* Things to do:
a. Answer these about the coco-fiber basket excerpt:
(i) What was made from these baskets for the entry way?
(ii) What is the baskets' lining made from?
(iii) About how much did the basket hung on the porch cost?
b. Can you rewrite the paragraph beginning "Well, here's the thing" from the coco-fiber basket excerpt more briefly while keeping its main facts?

* Page extract:
I feel like this might be a little random but it still fits into the diy/home category that I love so I’ll just go with it and hope that maybe it helps somebody out there.  Coco-fiber baskets.  Ever heard of them/seen them?  You might’ve if you’ve been a reader of this blog for awhile.  They’re what we made the chandelier in our entry way out of.

They’re metal baskets made to hold plants and they’re called coco-fiber baskets because they’re lined with this thick, stringy material made out of coconut shells.  Do you care?  Probably not.

Well, here’s the thing.  I bought two for the above chandelier months before we even made the thing, misplaced them, thought I probably returned them, and then found them stashed away months after the chandi was made.  I still ended up returning one but the other I hung on our porch. 

IMG_5845 (1)

They look so much better than those hunter green or black plastic numbers that hanging plants come in these days and they’re a pretty cheap upgrade.  This one in particular only cost about $6. 

So, like I said, I hung it.  But before I did, I had to do a little research because I had no clue how to plant something in these.  Did I need to do something special because of the coco liner?  Could I use regular ‘ole dirt?  Will any plant work?

* Data extracted from a collection:

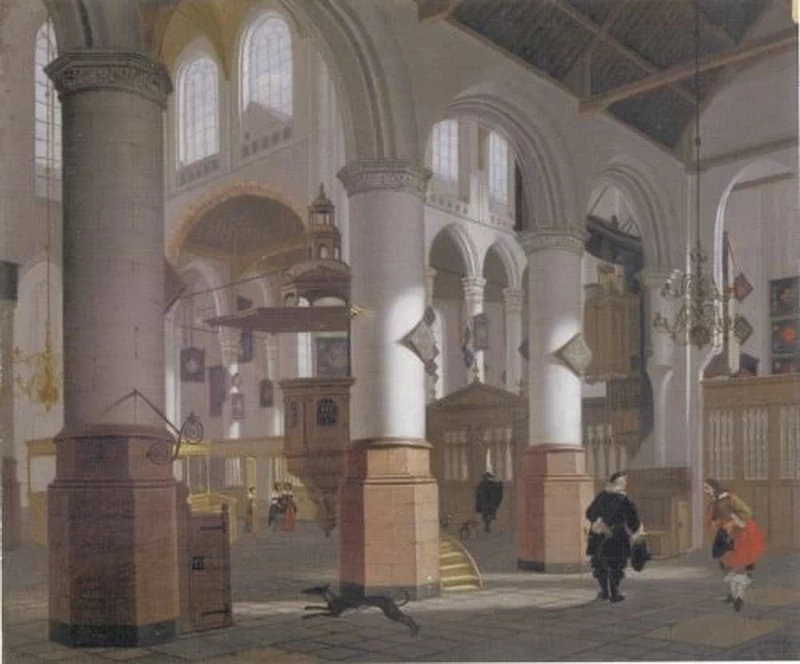 Interno della Oude Kerk di Delft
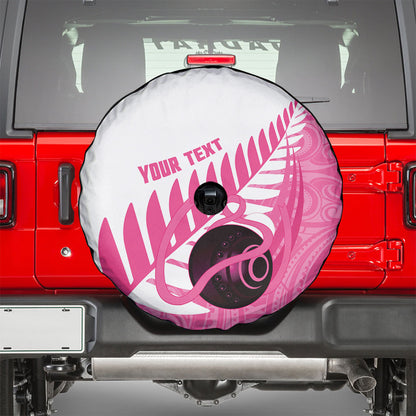 New Zealand Lawn Bowls Breast Cancer Custom Spare Tire Cover Aotearoa Maori Silver Fern Pink Ribbon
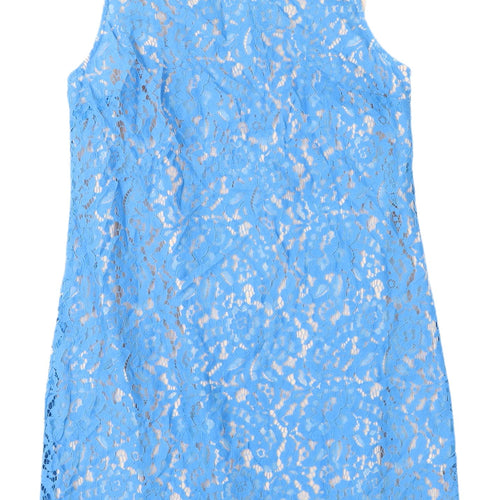 Oasis Women's Blue Floral Lace Sheath Dress Size 12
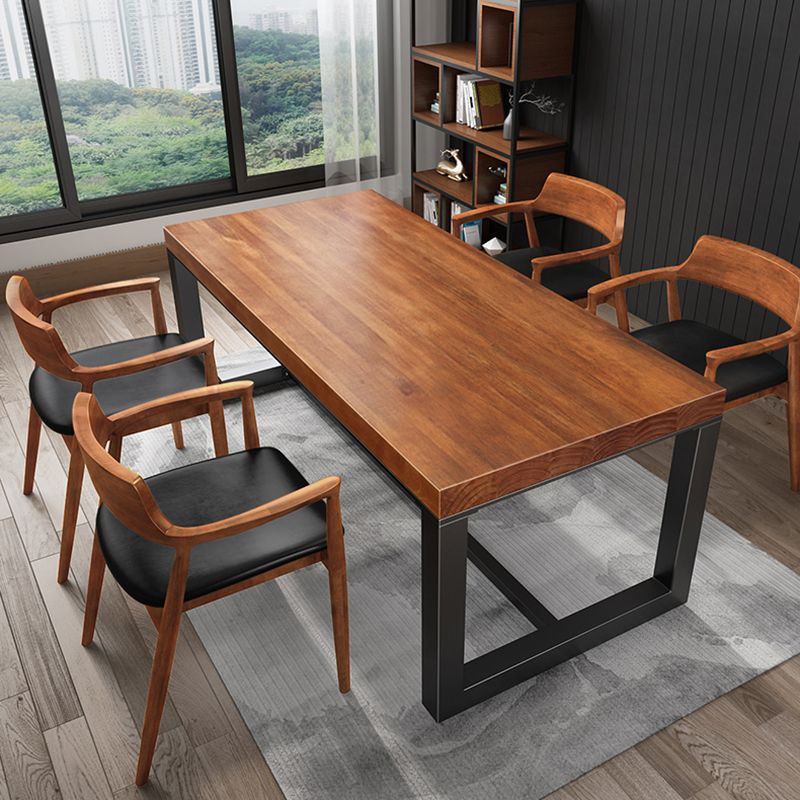 Rectangular Office Desk Modern 29.53-inch Tall Solid Wood Writing Desk Clearhalo 'furn' 'furn_office_desk' 'Furniture' 'Office Desks' 'Office Furniture' 'office_desk' 1200x1200_ff496ffa-46a6-4dbc-b26e-d3e5ec9150c5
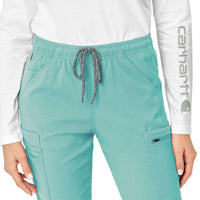 Rugged Flex Peak Women's Cargo Jogger Scrub Pant Aqua Sea front detail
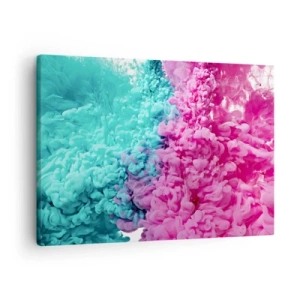 Tablou pe pânză Canvas - Valuri colorate de turcoaz și roz într-o formă abstractă - 70x50cm - O ciocnire decisivă - Decorațiune modernă pentru perete pentru living și dormitor ARTTOR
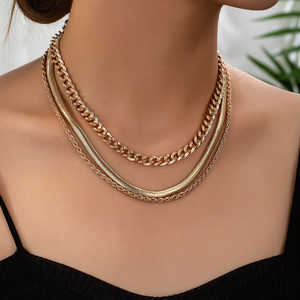 قلادة عنق على الطراز البوهيمي ، سلسلة عظمية ثعبان ، موضة نسائية من الفولاذ المقاوم للصدأ ، معدنية من الفولاذ المقاوم للصدأ - Product Image 3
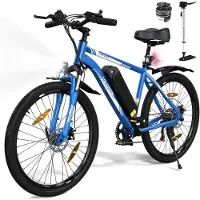 Colorway Elektrische Fiets BK15 - Trendy 26Inch Mountain EBike met Afneembare 36V 15Ah Lithium Batterij - City Commuter E-Bike met 250W Motor - 7 Versnellingen - IP54 Waterdicht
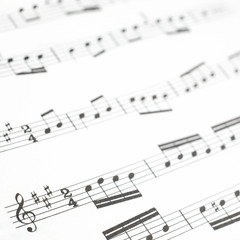 Fototapeta premium Old printed music sheet or score and musical notes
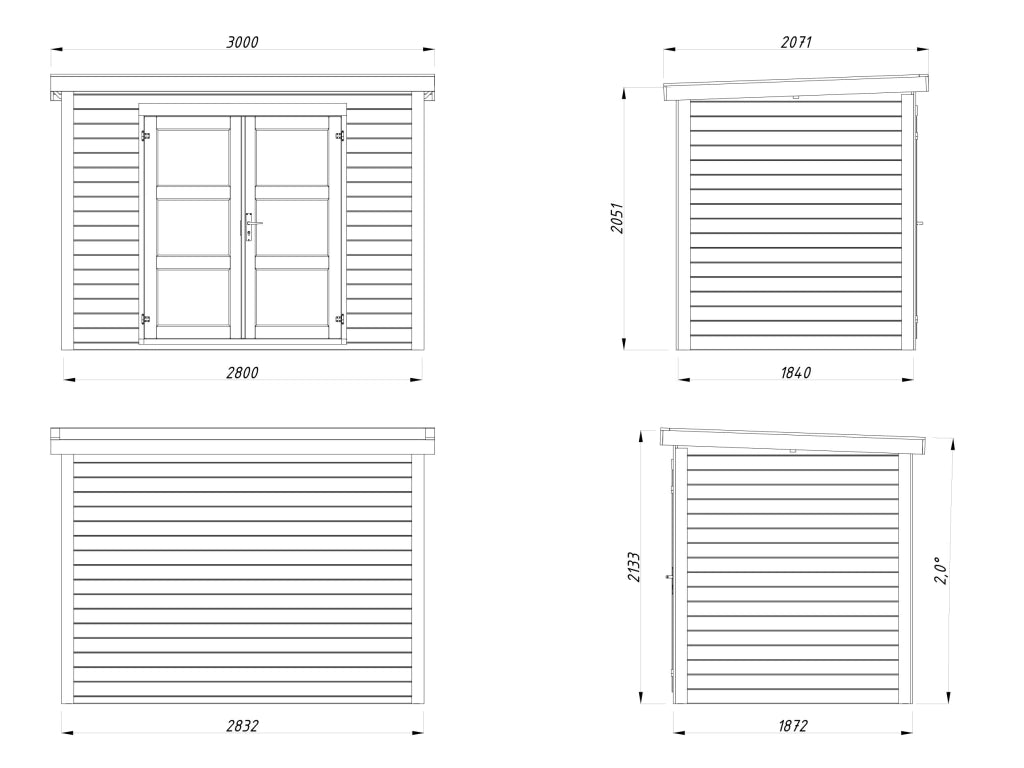 Casetta in legno non trattato Olivia 1 280X184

* Outputs in order:
a.
(i) A chandelier.
(ii) Coconut shells.
(iii) About $6.

b. Two baskets were bought for the chandelier months before it was made. They were then misplaced and thought to have been returned, and they turned up months after the chandelier was finished. One was returned and the other was hung on the porch.